» **Passage shown**:

=== Section Start ===

But now the warnings of the end of the world come from another, more worrying source -- the scientific community. As Scientific American said in an issue devoted to doomsday predictions in 2010, "You might think that the enterprise of science, with its methods and its facts, would inoculate us against the most extravagant doomsday obsessions. But it doesn't. If anything, it just gives us more to worry about."

The confluence of mystical and scientific reflections on the end times has reached a climax in 2012. The most widely-touted marker of the year's significance is the "long-count" Mayan calendar, which runs out on December 21 after 5,225 years. Even though subsequent research seems to indicate that a new calendar was meant to begin on that day, the popular imagination has been gripped.

Meanwhile, there has been new and worrying news from astrophysicists, geologists and medical researchers. The likelihood of being struck by a death-dealing asteroid had been dismissed as negligible until new information revealed that even the smallest space rocks can have devastating effects, and that these objects -- unlike larger asteroids -- can't be spotted until it's too late to prepare. The huge caldera in Yellowstone Park, a pot of molten rock lying just below the surface, seems to be bulging. It erupts every 600,000 years or so, with species-ending consequences, as we now know. It last erupted 640,000 years ago, so we're overdue.

There's more bad news from the medical establishment. The war against the bacteria that have always threatened humanity seemed to have been won with the discovery of antibiotics. Recent warnings from labs reveal that the bugs are winning through rapid mutation that outstrips the development of new drugs. The specter of deadly illness, once thought unlikely, is now understood to be lurking again.

The list goes on, with some doom scenarios more likely than others: earthquakes may have their origins in outer space, brought about by gamma wave pulses; robots show signs of lethal disobedience; estrogen pollution threatens fertility and may destroy coral reefs; diseases may arrive from outside the Earth's atmosphere. Once, all we had to worry about was superstitious ideas from sandal-wearing prophets. Now even the folks in white lab smocks are scaring us.

=== Section End ===

» **To do**:
1: Reproduce the part of the passage on doomsday warnings from "There's more bad" up to and including "are scaring us.".
2: In the passage on doomsday warnings, list the doom scenarios that follow the colon in the paragraph beginning "The list goes on".

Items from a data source
=== Section Start ===

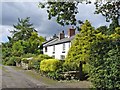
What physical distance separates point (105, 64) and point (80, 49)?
13086 mm

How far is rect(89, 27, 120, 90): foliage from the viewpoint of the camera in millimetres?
13500

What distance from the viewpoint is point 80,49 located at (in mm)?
27094

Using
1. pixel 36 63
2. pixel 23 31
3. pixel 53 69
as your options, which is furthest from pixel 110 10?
pixel 23 31

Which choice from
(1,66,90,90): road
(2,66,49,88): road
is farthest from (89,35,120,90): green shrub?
(2,66,49,88): road

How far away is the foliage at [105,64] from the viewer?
1350cm

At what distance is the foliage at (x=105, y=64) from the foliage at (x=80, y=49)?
9.94m

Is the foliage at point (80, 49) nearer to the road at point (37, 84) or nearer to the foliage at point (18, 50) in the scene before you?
the road at point (37, 84)

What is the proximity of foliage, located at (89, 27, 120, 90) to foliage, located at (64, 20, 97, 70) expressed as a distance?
9.94 metres

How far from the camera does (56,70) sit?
79.9ft

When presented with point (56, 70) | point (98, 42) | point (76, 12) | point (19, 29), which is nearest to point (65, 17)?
point (76, 12)

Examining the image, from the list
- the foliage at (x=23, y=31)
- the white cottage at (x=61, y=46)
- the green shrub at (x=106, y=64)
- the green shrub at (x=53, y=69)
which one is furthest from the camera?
the foliage at (x=23, y=31)

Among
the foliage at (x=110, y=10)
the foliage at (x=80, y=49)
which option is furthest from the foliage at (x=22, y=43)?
the foliage at (x=110, y=10)

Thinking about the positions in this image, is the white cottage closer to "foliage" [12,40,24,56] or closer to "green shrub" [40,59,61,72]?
"foliage" [12,40,24,56]

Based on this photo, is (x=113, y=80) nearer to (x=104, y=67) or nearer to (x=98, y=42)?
(x=104, y=67)
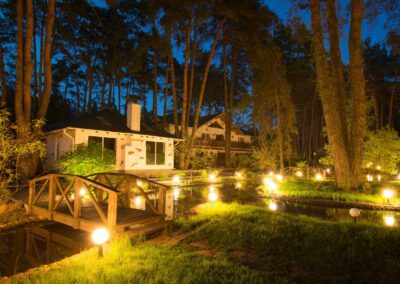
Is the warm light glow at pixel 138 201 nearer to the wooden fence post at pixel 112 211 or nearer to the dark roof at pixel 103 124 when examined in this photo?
the wooden fence post at pixel 112 211

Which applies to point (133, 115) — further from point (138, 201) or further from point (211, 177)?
point (138, 201)

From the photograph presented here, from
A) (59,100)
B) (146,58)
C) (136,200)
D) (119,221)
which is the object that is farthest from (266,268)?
(59,100)

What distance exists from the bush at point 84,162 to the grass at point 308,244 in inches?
234

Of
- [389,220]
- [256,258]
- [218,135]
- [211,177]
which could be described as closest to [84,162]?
[256,258]

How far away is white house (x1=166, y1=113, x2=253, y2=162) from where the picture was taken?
32.4 meters

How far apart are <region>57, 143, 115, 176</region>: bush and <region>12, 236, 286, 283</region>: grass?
6.78 metres

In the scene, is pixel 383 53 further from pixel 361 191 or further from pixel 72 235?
pixel 72 235

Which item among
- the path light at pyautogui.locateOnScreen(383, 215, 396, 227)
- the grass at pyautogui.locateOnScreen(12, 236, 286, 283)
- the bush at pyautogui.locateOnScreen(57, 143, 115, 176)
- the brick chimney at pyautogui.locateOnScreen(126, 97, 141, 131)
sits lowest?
the path light at pyautogui.locateOnScreen(383, 215, 396, 227)

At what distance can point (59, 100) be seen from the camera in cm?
3466

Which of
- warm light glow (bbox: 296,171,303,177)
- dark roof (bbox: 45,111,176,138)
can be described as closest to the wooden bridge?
dark roof (bbox: 45,111,176,138)

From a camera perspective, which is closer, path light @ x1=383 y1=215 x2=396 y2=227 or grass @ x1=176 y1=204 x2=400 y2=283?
grass @ x1=176 y1=204 x2=400 y2=283

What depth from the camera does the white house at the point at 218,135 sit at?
32438 mm

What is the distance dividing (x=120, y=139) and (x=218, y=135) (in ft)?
64.6

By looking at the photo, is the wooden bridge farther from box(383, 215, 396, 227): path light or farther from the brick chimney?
the brick chimney
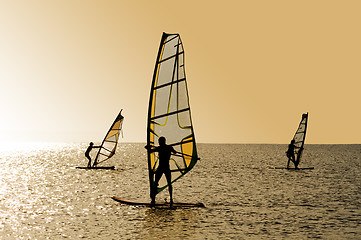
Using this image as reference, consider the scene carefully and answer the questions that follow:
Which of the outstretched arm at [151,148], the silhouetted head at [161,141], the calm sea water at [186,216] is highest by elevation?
the silhouetted head at [161,141]

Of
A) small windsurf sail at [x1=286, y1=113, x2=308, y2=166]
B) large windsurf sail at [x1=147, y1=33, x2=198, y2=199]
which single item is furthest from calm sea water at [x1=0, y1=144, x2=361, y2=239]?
small windsurf sail at [x1=286, y1=113, x2=308, y2=166]

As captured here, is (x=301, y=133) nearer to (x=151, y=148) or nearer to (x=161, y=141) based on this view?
(x=151, y=148)

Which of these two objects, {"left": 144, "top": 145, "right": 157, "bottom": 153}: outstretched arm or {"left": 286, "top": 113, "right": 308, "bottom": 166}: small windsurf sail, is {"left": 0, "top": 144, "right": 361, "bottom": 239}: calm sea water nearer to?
{"left": 144, "top": 145, "right": 157, "bottom": 153}: outstretched arm

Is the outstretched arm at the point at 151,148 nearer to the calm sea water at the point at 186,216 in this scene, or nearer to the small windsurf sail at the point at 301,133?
the calm sea water at the point at 186,216

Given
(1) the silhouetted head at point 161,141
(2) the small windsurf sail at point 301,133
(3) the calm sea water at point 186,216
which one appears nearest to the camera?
(3) the calm sea water at point 186,216

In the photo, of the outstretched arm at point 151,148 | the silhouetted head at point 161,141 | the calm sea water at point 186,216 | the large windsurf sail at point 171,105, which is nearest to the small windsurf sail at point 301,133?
the calm sea water at point 186,216

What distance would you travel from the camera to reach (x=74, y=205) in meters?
20.3

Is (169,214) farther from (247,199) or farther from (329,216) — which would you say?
(247,199)

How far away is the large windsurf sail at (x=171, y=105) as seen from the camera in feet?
56.1

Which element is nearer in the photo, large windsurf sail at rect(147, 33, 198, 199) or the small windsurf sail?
large windsurf sail at rect(147, 33, 198, 199)

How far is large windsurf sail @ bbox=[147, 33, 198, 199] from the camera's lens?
56.1 ft

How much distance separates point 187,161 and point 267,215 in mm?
2894

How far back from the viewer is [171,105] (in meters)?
17.2

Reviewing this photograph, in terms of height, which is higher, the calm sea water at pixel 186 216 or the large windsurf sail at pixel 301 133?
the large windsurf sail at pixel 301 133
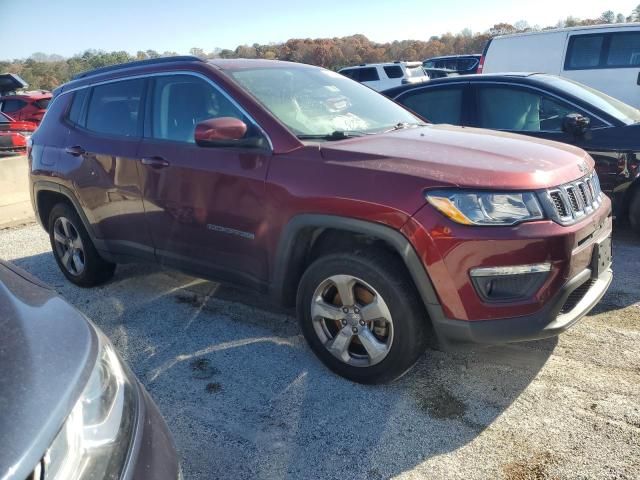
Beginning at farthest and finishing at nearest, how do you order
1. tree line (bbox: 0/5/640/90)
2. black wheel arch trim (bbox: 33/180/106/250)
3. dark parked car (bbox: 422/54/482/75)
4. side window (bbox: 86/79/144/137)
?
1. tree line (bbox: 0/5/640/90)
2. dark parked car (bbox: 422/54/482/75)
3. black wheel arch trim (bbox: 33/180/106/250)
4. side window (bbox: 86/79/144/137)

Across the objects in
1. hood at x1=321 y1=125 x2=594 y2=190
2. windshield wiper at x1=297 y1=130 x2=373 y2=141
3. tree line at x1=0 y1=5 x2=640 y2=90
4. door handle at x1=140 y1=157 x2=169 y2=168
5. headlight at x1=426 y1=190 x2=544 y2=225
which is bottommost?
tree line at x1=0 y1=5 x2=640 y2=90

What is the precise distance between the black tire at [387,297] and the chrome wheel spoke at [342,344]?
27mm

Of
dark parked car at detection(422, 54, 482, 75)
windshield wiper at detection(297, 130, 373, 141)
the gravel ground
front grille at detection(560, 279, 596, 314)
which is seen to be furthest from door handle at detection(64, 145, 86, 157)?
dark parked car at detection(422, 54, 482, 75)

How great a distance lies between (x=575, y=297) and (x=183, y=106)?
8.67 feet

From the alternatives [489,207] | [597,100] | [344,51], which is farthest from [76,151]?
[344,51]

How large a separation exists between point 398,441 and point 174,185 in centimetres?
210

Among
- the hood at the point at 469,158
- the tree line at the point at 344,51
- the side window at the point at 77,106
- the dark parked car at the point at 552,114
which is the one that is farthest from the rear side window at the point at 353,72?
the tree line at the point at 344,51

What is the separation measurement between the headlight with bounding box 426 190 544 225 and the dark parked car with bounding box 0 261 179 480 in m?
1.53

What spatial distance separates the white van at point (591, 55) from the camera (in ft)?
28.8

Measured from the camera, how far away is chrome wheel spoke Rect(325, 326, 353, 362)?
3008 millimetres

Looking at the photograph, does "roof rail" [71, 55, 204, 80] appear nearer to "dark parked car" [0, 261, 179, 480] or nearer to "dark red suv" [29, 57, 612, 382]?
"dark red suv" [29, 57, 612, 382]

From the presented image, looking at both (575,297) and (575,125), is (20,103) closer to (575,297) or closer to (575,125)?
(575,125)

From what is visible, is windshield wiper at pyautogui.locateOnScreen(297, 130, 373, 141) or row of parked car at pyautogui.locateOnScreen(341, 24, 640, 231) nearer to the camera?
windshield wiper at pyautogui.locateOnScreen(297, 130, 373, 141)

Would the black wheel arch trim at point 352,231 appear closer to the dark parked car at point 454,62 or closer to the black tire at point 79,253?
the black tire at point 79,253
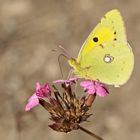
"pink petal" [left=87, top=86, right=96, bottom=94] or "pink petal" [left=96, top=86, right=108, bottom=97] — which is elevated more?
"pink petal" [left=87, top=86, right=96, bottom=94]

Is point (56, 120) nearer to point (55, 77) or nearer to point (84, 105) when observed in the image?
point (84, 105)

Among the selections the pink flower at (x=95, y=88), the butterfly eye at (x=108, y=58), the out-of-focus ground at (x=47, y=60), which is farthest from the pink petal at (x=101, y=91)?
the out-of-focus ground at (x=47, y=60)

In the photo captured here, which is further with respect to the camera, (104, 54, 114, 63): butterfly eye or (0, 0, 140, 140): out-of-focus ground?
(0, 0, 140, 140): out-of-focus ground

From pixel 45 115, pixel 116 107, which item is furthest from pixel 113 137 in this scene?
pixel 45 115

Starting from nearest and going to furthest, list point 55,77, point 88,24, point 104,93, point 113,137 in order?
1. point 104,93
2. point 113,137
3. point 55,77
4. point 88,24

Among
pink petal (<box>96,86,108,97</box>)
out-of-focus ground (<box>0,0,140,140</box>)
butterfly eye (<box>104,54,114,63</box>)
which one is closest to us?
pink petal (<box>96,86,108,97</box>)

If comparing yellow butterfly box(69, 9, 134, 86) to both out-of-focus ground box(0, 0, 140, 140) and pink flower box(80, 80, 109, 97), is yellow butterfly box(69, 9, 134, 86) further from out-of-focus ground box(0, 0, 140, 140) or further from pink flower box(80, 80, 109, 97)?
out-of-focus ground box(0, 0, 140, 140)

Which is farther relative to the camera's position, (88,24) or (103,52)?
(88,24)

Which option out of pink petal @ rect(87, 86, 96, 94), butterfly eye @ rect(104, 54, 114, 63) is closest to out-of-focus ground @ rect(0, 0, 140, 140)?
butterfly eye @ rect(104, 54, 114, 63)
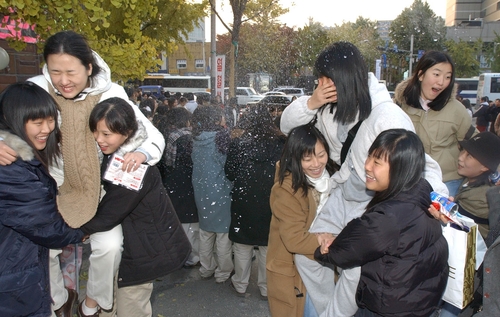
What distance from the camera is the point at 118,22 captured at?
4852 millimetres

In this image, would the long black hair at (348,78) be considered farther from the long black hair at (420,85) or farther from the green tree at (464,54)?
the green tree at (464,54)

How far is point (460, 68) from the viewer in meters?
34.1

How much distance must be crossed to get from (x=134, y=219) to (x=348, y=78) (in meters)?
1.44

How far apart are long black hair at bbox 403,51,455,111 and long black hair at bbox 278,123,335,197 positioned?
1185 millimetres

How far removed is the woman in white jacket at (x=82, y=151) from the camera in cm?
220

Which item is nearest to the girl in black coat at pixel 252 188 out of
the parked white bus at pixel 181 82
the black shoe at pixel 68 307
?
the black shoe at pixel 68 307

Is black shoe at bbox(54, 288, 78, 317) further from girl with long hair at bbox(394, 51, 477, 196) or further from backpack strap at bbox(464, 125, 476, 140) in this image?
backpack strap at bbox(464, 125, 476, 140)

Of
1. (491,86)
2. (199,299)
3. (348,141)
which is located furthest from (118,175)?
(491,86)

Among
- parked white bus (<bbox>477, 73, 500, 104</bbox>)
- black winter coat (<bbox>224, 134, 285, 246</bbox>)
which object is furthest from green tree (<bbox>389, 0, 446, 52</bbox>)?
black winter coat (<bbox>224, 134, 285, 246</bbox>)

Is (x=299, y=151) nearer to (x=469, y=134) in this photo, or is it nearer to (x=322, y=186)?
(x=322, y=186)

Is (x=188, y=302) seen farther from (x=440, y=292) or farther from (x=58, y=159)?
(x=440, y=292)

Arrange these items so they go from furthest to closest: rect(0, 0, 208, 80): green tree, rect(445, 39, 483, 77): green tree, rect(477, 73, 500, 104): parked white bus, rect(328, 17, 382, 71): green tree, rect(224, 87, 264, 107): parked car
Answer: rect(445, 39, 483, 77): green tree < rect(328, 17, 382, 71): green tree < rect(224, 87, 264, 107): parked car < rect(477, 73, 500, 104): parked white bus < rect(0, 0, 208, 80): green tree

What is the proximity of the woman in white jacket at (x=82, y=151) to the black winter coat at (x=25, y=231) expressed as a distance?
0.60ft

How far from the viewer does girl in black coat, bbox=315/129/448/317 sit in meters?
1.83
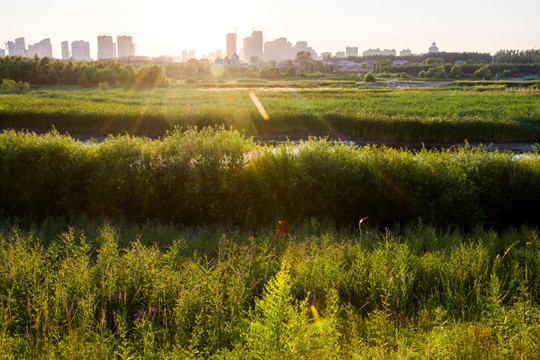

=== Section End ===

» **Expected responses**:
1:
There's more bad news from the medical establishment. The war against the bacteria that have always threatened humanity seemed to have been won with the discovery of antibiotics. Recent warnings from labs reveal that the bugs are winning through rapid mutation that outstrips the development of new drugs. The specter of deadly illness, once thought unlikely, is now understood to be lurking again.

The list goes on, with some doom scenarios more likely than others: earthquakes may have their origins in outer space, brought about by gamma wave pulses; robots show signs of lethal disobedience; estrogen pollution threatens fertility and may destroy coral reefs; diseases may arrive from outside the Earth's atmosphere. Once, all we had to worry about was superstitious ideas from sandal-wearing prophets. Now even the folks in white lab smocks are scaring us.

2:
- Earthquakes may have their origins in outer space, brought about by gamma wave pulses
- Robots show signs of lethal disobedience
- Estrogen pollution threatens fertility and may destroy coral reefs
- Diseases may arrive from outside the Earth's atmosphere